Let's try a more direct argument. We will prove by induction as the algorithm proceeds that the distances that are set are correct.
base case: the first vertex removed from the queue is the start vertex s. it's distance is set to 0, which is correct.
inductive step:
In the general case, we have some set S of vertices whose distances are set already, and then in line 4 and 5 we take the vertex v in the queue with the minimum key k, and we set distance[v] = k. We have to argue that this is the correct setting. That is, that k is the length of the shortest path from s to v.
Let w be the vertex in S whose removal from the queue caused the key of v to be set to its current value. That is, k = key[w] + WT(w,v). Since w is in the set S, key[w] = distance(s,w) (by induction). Thus, k equals the length of the path that consists of a shortest path from s to w followed by the edge from w to v. Call this path p. We need to argue that there is no shorter path from s to v.
Consider any other path p' from s to v. Let x be the first vertex on p' not in S. Then the length of p' is at least the current key of x. (This requires some thought.) Since the key of x is at least the key of v (since v is the vertex with the minimum key in the queue), and since the length of p equals the key of v, it follows that the length of p' is at least the length of p.
Thus, any other path from s to v has length at least the length of p. Thus p is a shortest path from s to v. This completes the proof of correctness.
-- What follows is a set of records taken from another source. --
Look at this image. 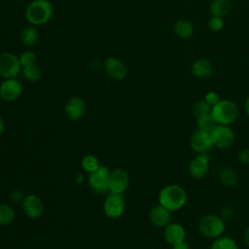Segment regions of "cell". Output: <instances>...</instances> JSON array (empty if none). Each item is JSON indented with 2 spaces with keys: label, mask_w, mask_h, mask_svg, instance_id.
<instances>
[{
  "label": "cell",
  "mask_w": 249,
  "mask_h": 249,
  "mask_svg": "<svg viewBox=\"0 0 249 249\" xmlns=\"http://www.w3.org/2000/svg\"><path fill=\"white\" fill-rule=\"evenodd\" d=\"M213 146L218 149H227L234 141V132L231 125L216 124L210 131Z\"/></svg>",
  "instance_id": "obj_7"
},
{
  "label": "cell",
  "mask_w": 249,
  "mask_h": 249,
  "mask_svg": "<svg viewBox=\"0 0 249 249\" xmlns=\"http://www.w3.org/2000/svg\"><path fill=\"white\" fill-rule=\"evenodd\" d=\"M211 107H213L214 105H216L220 100V95L217 91L215 90H210L208 92H206V94L204 95V98H203Z\"/></svg>",
  "instance_id": "obj_32"
},
{
  "label": "cell",
  "mask_w": 249,
  "mask_h": 249,
  "mask_svg": "<svg viewBox=\"0 0 249 249\" xmlns=\"http://www.w3.org/2000/svg\"><path fill=\"white\" fill-rule=\"evenodd\" d=\"M208 27L210 28V30H212L214 32L220 31L224 27V19H223V18L212 16L209 18V20H208Z\"/></svg>",
  "instance_id": "obj_30"
},
{
  "label": "cell",
  "mask_w": 249,
  "mask_h": 249,
  "mask_svg": "<svg viewBox=\"0 0 249 249\" xmlns=\"http://www.w3.org/2000/svg\"><path fill=\"white\" fill-rule=\"evenodd\" d=\"M211 109L212 107L204 99H199L193 104L192 113L196 117V119H197L211 114Z\"/></svg>",
  "instance_id": "obj_26"
},
{
  "label": "cell",
  "mask_w": 249,
  "mask_h": 249,
  "mask_svg": "<svg viewBox=\"0 0 249 249\" xmlns=\"http://www.w3.org/2000/svg\"><path fill=\"white\" fill-rule=\"evenodd\" d=\"M110 169L105 165H100L95 171L89 173V184L97 194H103L109 190Z\"/></svg>",
  "instance_id": "obj_9"
},
{
  "label": "cell",
  "mask_w": 249,
  "mask_h": 249,
  "mask_svg": "<svg viewBox=\"0 0 249 249\" xmlns=\"http://www.w3.org/2000/svg\"><path fill=\"white\" fill-rule=\"evenodd\" d=\"M211 115L217 124L231 125L238 117V107L231 100L221 99L212 107Z\"/></svg>",
  "instance_id": "obj_3"
},
{
  "label": "cell",
  "mask_w": 249,
  "mask_h": 249,
  "mask_svg": "<svg viewBox=\"0 0 249 249\" xmlns=\"http://www.w3.org/2000/svg\"><path fill=\"white\" fill-rule=\"evenodd\" d=\"M64 112L70 121L76 122L80 120L86 113V103L84 99L79 96L71 97L65 104Z\"/></svg>",
  "instance_id": "obj_16"
},
{
  "label": "cell",
  "mask_w": 249,
  "mask_h": 249,
  "mask_svg": "<svg viewBox=\"0 0 249 249\" xmlns=\"http://www.w3.org/2000/svg\"><path fill=\"white\" fill-rule=\"evenodd\" d=\"M39 39L38 30L32 26H26L22 29L20 33V41L23 46L29 48L34 46Z\"/></svg>",
  "instance_id": "obj_22"
},
{
  "label": "cell",
  "mask_w": 249,
  "mask_h": 249,
  "mask_svg": "<svg viewBox=\"0 0 249 249\" xmlns=\"http://www.w3.org/2000/svg\"><path fill=\"white\" fill-rule=\"evenodd\" d=\"M10 196H11L12 200L15 201V202H22L23 198L25 197L23 192L21 190H19V189H16V190L12 191Z\"/></svg>",
  "instance_id": "obj_34"
},
{
  "label": "cell",
  "mask_w": 249,
  "mask_h": 249,
  "mask_svg": "<svg viewBox=\"0 0 249 249\" xmlns=\"http://www.w3.org/2000/svg\"><path fill=\"white\" fill-rule=\"evenodd\" d=\"M209 249H238L236 241L229 235H221L213 239Z\"/></svg>",
  "instance_id": "obj_23"
},
{
  "label": "cell",
  "mask_w": 249,
  "mask_h": 249,
  "mask_svg": "<svg viewBox=\"0 0 249 249\" xmlns=\"http://www.w3.org/2000/svg\"><path fill=\"white\" fill-rule=\"evenodd\" d=\"M210 156L208 153L196 154L189 162L188 171L193 179L200 180L204 178L210 168Z\"/></svg>",
  "instance_id": "obj_6"
},
{
  "label": "cell",
  "mask_w": 249,
  "mask_h": 249,
  "mask_svg": "<svg viewBox=\"0 0 249 249\" xmlns=\"http://www.w3.org/2000/svg\"><path fill=\"white\" fill-rule=\"evenodd\" d=\"M4 130H5V123L2 116H0V135L4 132Z\"/></svg>",
  "instance_id": "obj_39"
},
{
  "label": "cell",
  "mask_w": 249,
  "mask_h": 249,
  "mask_svg": "<svg viewBox=\"0 0 249 249\" xmlns=\"http://www.w3.org/2000/svg\"><path fill=\"white\" fill-rule=\"evenodd\" d=\"M173 31L178 38L182 40H186V39H190L194 35L195 27L190 20L181 18L174 22Z\"/></svg>",
  "instance_id": "obj_20"
},
{
  "label": "cell",
  "mask_w": 249,
  "mask_h": 249,
  "mask_svg": "<svg viewBox=\"0 0 249 249\" xmlns=\"http://www.w3.org/2000/svg\"><path fill=\"white\" fill-rule=\"evenodd\" d=\"M81 163H82L83 169L88 173H91L95 171L100 166L99 160L94 155H86L82 159Z\"/></svg>",
  "instance_id": "obj_27"
},
{
  "label": "cell",
  "mask_w": 249,
  "mask_h": 249,
  "mask_svg": "<svg viewBox=\"0 0 249 249\" xmlns=\"http://www.w3.org/2000/svg\"><path fill=\"white\" fill-rule=\"evenodd\" d=\"M188 200L187 191L180 185L169 184L160 189L159 193V203L171 212L180 210Z\"/></svg>",
  "instance_id": "obj_1"
},
{
  "label": "cell",
  "mask_w": 249,
  "mask_h": 249,
  "mask_svg": "<svg viewBox=\"0 0 249 249\" xmlns=\"http://www.w3.org/2000/svg\"><path fill=\"white\" fill-rule=\"evenodd\" d=\"M21 73L23 75V77L31 82V83H34V82H38L41 77H42V71H41V68L37 65V63H32V64H29L27 66H24L22 67L21 69Z\"/></svg>",
  "instance_id": "obj_24"
},
{
  "label": "cell",
  "mask_w": 249,
  "mask_h": 249,
  "mask_svg": "<svg viewBox=\"0 0 249 249\" xmlns=\"http://www.w3.org/2000/svg\"><path fill=\"white\" fill-rule=\"evenodd\" d=\"M18 56L10 52L0 53V76L4 79L16 78L21 72Z\"/></svg>",
  "instance_id": "obj_5"
},
{
  "label": "cell",
  "mask_w": 249,
  "mask_h": 249,
  "mask_svg": "<svg viewBox=\"0 0 249 249\" xmlns=\"http://www.w3.org/2000/svg\"><path fill=\"white\" fill-rule=\"evenodd\" d=\"M129 184V174L124 168H115L110 171L109 190L111 194L122 195Z\"/></svg>",
  "instance_id": "obj_10"
},
{
  "label": "cell",
  "mask_w": 249,
  "mask_h": 249,
  "mask_svg": "<svg viewBox=\"0 0 249 249\" xmlns=\"http://www.w3.org/2000/svg\"><path fill=\"white\" fill-rule=\"evenodd\" d=\"M232 8V2L231 0H213L210 4L209 11L212 16L225 18L227 17Z\"/></svg>",
  "instance_id": "obj_21"
},
{
  "label": "cell",
  "mask_w": 249,
  "mask_h": 249,
  "mask_svg": "<svg viewBox=\"0 0 249 249\" xmlns=\"http://www.w3.org/2000/svg\"><path fill=\"white\" fill-rule=\"evenodd\" d=\"M244 110L246 115L249 117V95L246 97L245 102H244Z\"/></svg>",
  "instance_id": "obj_38"
},
{
  "label": "cell",
  "mask_w": 249,
  "mask_h": 249,
  "mask_svg": "<svg viewBox=\"0 0 249 249\" xmlns=\"http://www.w3.org/2000/svg\"><path fill=\"white\" fill-rule=\"evenodd\" d=\"M218 215L220 216V218L223 221L227 222V221H229V220H231L232 218V216H233V209L230 205H224V206H222L220 208Z\"/></svg>",
  "instance_id": "obj_31"
},
{
  "label": "cell",
  "mask_w": 249,
  "mask_h": 249,
  "mask_svg": "<svg viewBox=\"0 0 249 249\" xmlns=\"http://www.w3.org/2000/svg\"><path fill=\"white\" fill-rule=\"evenodd\" d=\"M190 147L196 154L208 153L214 146L210 131L196 128L191 134Z\"/></svg>",
  "instance_id": "obj_8"
},
{
  "label": "cell",
  "mask_w": 249,
  "mask_h": 249,
  "mask_svg": "<svg viewBox=\"0 0 249 249\" xmlns=\"http://www.w3.org/2000/svg\"><path fill=\"white\" fill-rule=\"evenodd\" d=\"M125 203L121 195L111 194L106 197L103 203V210L107 217L111 219L120 218L124 211Z\"/></svg>",
  "instance_id": "obj_11"
},
{
  "label": "cell",
  "mask_w": 249,
  "mask_h": 249,
  "mask_svg": "<svg viewBox=\"0 0 249 249\" xmlns=\"http://www.w3.org/2000/svg\"><path fill=\"white\" fill-rule=\"evenodd\" d=\"M22 92L21 84L16 78L4 79L0 84V97L8 102L17 100Z\"/></svg>",
  "instance_id": "obj_12"
},
{
  "label": "cell",
  "mask_w": 249,
  "mask_h": 249,
  "mask_svg": "<svg viewBox=\"0 0 249 249\" xmlns=\"http://www.w3.org/2000/svg\"><path fill=\"white\" fill-rule=\"evenodd\" d=\"M196 120L197 128L202 129V130H206V131H211L217 124V123L215 122V120L213 119L211 114L200 117V118H197Z\"/></svg>",
  "instance_id": "obj_28"
},
{
  "label": "cell",
  "mask_w": 249,
  "mask_h": 249,
  "mask_svg": "<svg viewBox=\"0 0 249 249\" xmlns=\"http://www.w3.org/2000/svg\"><path fill=\"white\" fill-rule=\"evenodd\" d=\"M84 179H85V177H84V174H83V173H78V174L76 175V177H75V181H76V183H77L78 185L82 184V183L84 182Z\"/></svg>",
  "instance_id": "obj_37"
},
{
  "label": "cell",
  "mask_w": 249,
  "mask_h": 249,
  "mask_svg": "<svg viewBox=\"0 0 249 249\" xmlns=\"http://www.w3.org/2000/svg\"><path fill=\"white\" fill-rule=\"evenodd\" d=\"M186 230L179 223L170 222L163 228V238L171 246L186 240Z\"/></svg>",
  "instance_id": "obj_15"
},
{
  "label": "cell",
  "mask_w": 249,
  "mask_h": 249,
  "mask_svg": "<svg viewBox=\"0 0 249 249\" xmlns=\"http://www.w3.org/2000/svg\"><path fill=\"white\" fill-rule=\"evenodd\" d=\"M225 229L226 222L218 214H205L198 221V231L206 238L215 239L223 235Z\"/></svg>",
  "instance_id": "obj_4"
},
{
  "label": "cell",
  "mask_w": 249,
  "mask_h": 249,
  "mask_svg": "<svg viewBox=\"0 0 249 249\" xmlns=\"http://www.w3.org/2000/svg\"><path fill=\"white\" fill-rule=\"evenodd\" d=\"M15 219V209L7 203L0 204V226H8Z\"/></svg>",
  "instance_id": "obj_25"
},
{
  "label": "cell",
  "mask_w": 249,
  "mask_h": 249,
  "mask_svg": "<svg viewBox=\"0 0 249 249\" xmlns=\"http://www.w3.org/2000/svg\"><path fill=\"white\" fill-rule=\"evenodd\" d=\"M104 69L107 75L116 81H123L127 75L125 64L117 57H107L104 62Z\"/></svg>",
  "instance_id": "obj_14"
},
{
  "label": "cell",
  "mask_w": 249,
  "mask_h": 249,
  "mask_svg": "<svg viewBox=\"0 0 249 249\" xmlns=\"http://www.w3.org/2000/svg\"><path fill=\"white\" fill-rule=\"evenodd\" d=\"M214 72V66L207 58H198L192 63L191 73L197 79H205L210 77Z\"/></svg>",
  "instance_id": "obj_18"
},
{
  "label": "cell",
  "mask_w": 249,
  "mask_h": 249,
  "mask_svg": "<svg viewBox=\"0 0 249 249\" xmlns=\"http://www.w3.org/2000/svg\"><path fill=\"white\" fill-rule=\"evenodd\" d=\"M21 204L24 214L30 219H38L44 213L43 200L36 195L30 194L25 196Z\"/></svg>",
  "instance_id": "obj_13"
},
{
  "label": "cell",
  "mask_w": 249,
  "mask_h": 249,
  "mask_svg": "<svg viewBox=\"0 0 249 249\" xmlns=\"http://www.w3.org/2000/svg\"><path fill=\"white\" fill-rule=\"evenodd\" d=\"M53 16V5L49 0H33L25 10V18L33 26L47 23Z\"/></svg>",
  "instance_id": "obj_2"
},
{
  "label": "cell",
  "mask_w": 249,
  "mask_h": 249,
  "mask_svg": "<svg viewBox=\"0 0 249 249\" xmlns=\"http://www.w3.org/2000/svg\"><path fill=\"white\" fill-rule=\"evenodd\" d=\"M19 61H20V64H21V67H24V66H27L29 64H32V63H35L36 62V53L32 51H25L23 52L19 56Z\"/></svg>",
  "instance_id": "obj_29"
},
{
  "label": "cell",
  "mask_w": 249,
  "mask_h": 249,
  "mask_svg": "<svg viewBox=\"0 0 249 249\" xmlns=\"http://www.w3.org/2000/svg\"><path fill=\"white\" fill-rule=\"evenodd\" d=\"M172 249H191V246L186 240H184L182 242L172 245Z\"/></svg>",
  "instance_id": "obj_35"
},
{
  "label": "cell",
  "mask_w": 249,
  "mask_h": 249,
  "mask_svg": "<svg viewBox=\"0 0 249 249\" xmlns=\"http://www.w3.org/2000/svg\"><path fill=\"white\" fill-rule=\"evenodd\" d=\"M171 211L160 205V203L155 205L149 214L150 222L157 228H164L167 226L172 219Z\"/></svg>",
  "instance_id": "obj_17"
},
{
  "label": "cell",
  "mask_w": 249,
  "mask_h": 249,
  "mask_svg": "<svg viewBox=\"0 0 249 249\" xmlns=\"http://www.w3.org/2000/svg\"><path fill=\"white\" fill-rule=\"evenodd\" d=\"M217 176H218L220 183L223 186L228 187V188L235 187L238 183L237 172L233 168H231V166H228V165L221 166L218 170Z\"/></svg>",
  "instance_id": "obj_19"
},
{
  "label": "cell",
  "mask_w": 249,
  "mask_h": 249,
  "mask_svg": "<svg viewBox=\"0 0 249 249\" xmlns=\"http://www.w3.org/2000/svg\"><path fill=\"white\" fill-rule=\"evenodd\" d=\"M243 242L249 248V226L246 228L243 233Z\"/></svg>",
  "instance_id": "obj_36"
},
{
  "label": "cell",
  "mask_w": 249,
  "mask_h": 249,
  "mask_svg": "<svg viewBox=\"0 0 249 249\" xmlns=\"http://www.w3.org/2000/svg\"><path fill=\"white\" fill-rule=\"evenodd\" d=\"M237 160L240 163L249 165V149H242L237 153Z\"/></svg>",
  "instance_id": "obj_33"
}]
</instances>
Each vertex is inserted into the queue once and deleted from it once. For each edge, we adjust a key in the queue once. The total time spent in the algorithm is proportional to the total time spent inserting and deleting from the queue, and adjusting keys in the queue.
To analyze the running time, we need to know the time it takes to do the queue operations. If we use a heap, all operations are O(log n) time (here are at most n keys in the queue at any time). Since there are O(n+m) operations (where n is the number of vertices and m is the number of edges), the total time is O((n+m) log n).
A slightly better (but more complicated) implementation of a priority queue gives a slight improvement. Using a data structure called Fibonacci heaps, the total time is reduced to O(#deletions times log n + #other operations). With this implementation, the total time is O(n log(n) + m).